Zeb99
Zeb99

Reputation: 103

Checking md5(password) match value stored in mysql

I can't figure why this isn't working. At registration I have (in php)

$data['salt'] = randomStr(3);
$data['password'] = md5($data['salt'].md5($data['password']));

Then I have an IOS app passing a MD5 encrypted pw ($xpassword) to the web app. So I thought if I use:

$q1_result = mysql_query("SELECT password, salt FROM `members` WHERE `username`='". $username. "'");
$row = mysql_fetch_array($q1_result);
echo "this should match? = " .md5($xpassword.($row['salt']));

The echo'd value should match that stored in the database as password

...but it doesn't Any help would be much appreciated

Upvotes: 1

Views: 2411

Answers (3)

Phil H.
Phil H.

Reputation: 362

In SQL you need to concatonate the string:

SELECT * FROM users WHERE username = 'blah' AND password = MD5(CONCAT(salt, password))

Upvotes: 0

Michael Berkowski
Michael Berkowski

Reputation: 270599

You are double-hashing the password part:

// Don't pre-hash the password before hashing with the salt!
$data['password'] = md5($data['salt'].md5($data['password']));
//---------------------------------^^^^^^^^^

You should only be hashing the entire concatenation of salt and password.

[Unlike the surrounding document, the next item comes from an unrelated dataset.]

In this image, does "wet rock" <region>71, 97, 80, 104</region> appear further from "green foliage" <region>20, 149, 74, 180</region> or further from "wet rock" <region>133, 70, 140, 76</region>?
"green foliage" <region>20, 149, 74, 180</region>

// Hash only the entire combination of salt . password
$data['password'] = md5($data['salt'].$data['password']);

And as already mentioned, reverse the order of the concatenation in your test:

md5($row['salt'] . $xpassword);

Upvotes: 3

MrCode
MrCode

Reputation: 64526

It won't match because you have the order wrong:

md5($row['salt'] . $xpassword)

In the first code you have salt + password, in the second code you have password + salt.

As @Michael also points out, you are double hashing the password which will mean it won't match.